Two Years Later – Age: Shiori, 5 / Satoru, 6

By now, it was obvious.

Shiori was… strange. Not in a bad way. Not even in an unnerving way.

But the kind of strange that made seasoned sorcerers lean in and pay attention.

While other children practiced simple cursed techniques or trained their bodies, Shiori spent his days wandering the outer gardens, collecting seeds, scribbling in his little journal, or sketching strange blueprints with sticks in the dirt.

His obsession with soil quality, sunlight angles, and seed infusion techniques confused even the gardeners.

"Is he trying to grow… cursed plants?" one asked.

"No," the head replied, "he's trying to grow something else."

And it wasn't just gardening.

One evening, a blacksmith—summoned for a broken gate repair—was startled when a five-year-old approached and began asking deeply technical questions about temperatures, core metals, and energy conductivity in alloyed cursed tools.

"Is this child… a reincarnated forger?" the man muttered under his breath.

Shiori bowed politely after every answer and whispered, "Thank you. I'll make my own soon."

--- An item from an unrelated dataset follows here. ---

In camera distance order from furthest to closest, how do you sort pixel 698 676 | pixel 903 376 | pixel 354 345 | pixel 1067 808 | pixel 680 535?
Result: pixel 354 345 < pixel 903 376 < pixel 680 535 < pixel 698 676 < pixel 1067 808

A week later, he approached the clan head during morning tea.

"Can I have a garden?" he asked, voice quiet but certain.

"A garden?" the clan head raised a brow.

"And a forgery space. Near it, if possible," Shiori added, as if it were the most natural thing in the world.

The elder nearly laughed, but paused when he saw Satoru perk up, mid bite of his rice cracker.

"Shishi is interested in gardening?" Satoru gasped, eyes sparkling.

"Oh! I'll join him!"

And just like that, the next day, two plots were cleared in the southern courtyard—one for the "Garden of Shishi", and the other for a small, rune-marked forge, its flames reserved for a child who had yet to swing his first hammer.

Maids laughed when they saw the two boys waddling across the yard, Satoru holding a watering can upside down, Shiori gently brushing soil between his fingers.

"They're playing," one said.

"No," an old servant whispered, watching from a distance.

"They're preparing."

And deep in the earth, under the garden's surface…

A single seed trembled.

The cursed energy responded to his touch, like it had been waiting.

And within the forge…

The still air hummed faintly.

Something was listening.

The world didn't know it yet.

But the age of technique was about to grow teeth and steel.